The integration of Project management, Technology and Procurement functions into an integrated unit can improve performance by achieving better control, project cost reduction and the opportunity to achieve performance leadership through technology. This organisational form has the potential to help industry deal with some its greatest challenges.
The manufacturing industry has always struggled to introduce new technologies in development projects and to deploy such new technologies in existing assets. Concerns are also increasingly emerging in some companies about the speed and effectiveness with which new technologies can be applied. This is especially relevant for ‘greenfield’ projects where, in theory, technological innovations should have the greatest impact given that the performance levels “baked in” with that technology selection are locked-in for many years.
Centralised standardisation of technology (specifications) ensures consistency of future technology implementations for global enterprises which result in various benefits including:
- Saving of spares regionally
- Better interoperability of systems
- Reduced training resulting from staff movement
- Better vendor interaction – quicker responses
- Reduced effort in maintaining specifications and ensuring compliance
Centralised standards also allow for quicker global implementation of new more efficient, cost effective technologies to multiple sites.
Multiple work packages
If one looks at the food and beverage industries for example – building a new plant requires the involvement of various technologies and disciplines.

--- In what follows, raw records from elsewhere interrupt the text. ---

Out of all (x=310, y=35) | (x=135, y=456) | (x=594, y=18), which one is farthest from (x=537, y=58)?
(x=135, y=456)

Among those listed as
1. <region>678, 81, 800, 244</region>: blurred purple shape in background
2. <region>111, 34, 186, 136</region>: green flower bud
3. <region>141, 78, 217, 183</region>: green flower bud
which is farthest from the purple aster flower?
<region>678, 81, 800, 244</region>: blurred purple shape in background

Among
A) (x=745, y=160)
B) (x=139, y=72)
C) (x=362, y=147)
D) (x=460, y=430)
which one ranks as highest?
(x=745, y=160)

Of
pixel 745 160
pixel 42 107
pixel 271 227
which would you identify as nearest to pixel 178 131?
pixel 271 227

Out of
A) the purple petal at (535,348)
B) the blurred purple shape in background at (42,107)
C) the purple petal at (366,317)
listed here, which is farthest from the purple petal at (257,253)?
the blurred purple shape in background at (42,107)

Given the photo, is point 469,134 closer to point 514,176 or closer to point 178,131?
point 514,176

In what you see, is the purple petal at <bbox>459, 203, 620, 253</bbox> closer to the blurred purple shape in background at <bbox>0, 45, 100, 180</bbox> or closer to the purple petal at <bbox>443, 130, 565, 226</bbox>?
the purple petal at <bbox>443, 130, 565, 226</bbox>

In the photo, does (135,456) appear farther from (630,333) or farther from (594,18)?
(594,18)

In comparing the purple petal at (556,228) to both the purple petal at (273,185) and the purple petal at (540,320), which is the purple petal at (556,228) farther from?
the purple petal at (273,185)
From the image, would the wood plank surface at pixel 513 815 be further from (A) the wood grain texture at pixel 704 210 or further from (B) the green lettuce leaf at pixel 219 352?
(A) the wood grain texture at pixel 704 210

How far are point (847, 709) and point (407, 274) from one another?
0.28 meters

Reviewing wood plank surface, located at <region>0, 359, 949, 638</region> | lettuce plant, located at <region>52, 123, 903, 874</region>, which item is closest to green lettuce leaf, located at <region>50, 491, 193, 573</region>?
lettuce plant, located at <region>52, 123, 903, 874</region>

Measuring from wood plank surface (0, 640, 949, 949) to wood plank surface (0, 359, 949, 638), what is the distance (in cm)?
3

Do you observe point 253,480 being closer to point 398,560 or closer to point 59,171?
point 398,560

Typically these could include:
- Production plant,
- civil works
When sourcing and evaluating the possible vendors and their bids for these separate work packages, it is advantageous to use a sourcing system that can invite different vendors from various disciplines to bid on each work package, but roll up the costs and evaluations to project level in order to better evaluate the options and costs of the total project.
Being able to compare bids on individual work packages is essential in order to select the best vendor for each specialist job. However being able to see the big picture is also crucial to making the best choices as factors such as project milestones (dates) from various vendors also need to be considered as they relate to the entire project. Once the best combination of vendors for delivering the entire project is chosen separate contracts can then be created automatically and the project managed to completion. Thus any tools used should support value engineering and what-if calculations on the entire project and/or separate work packages as required.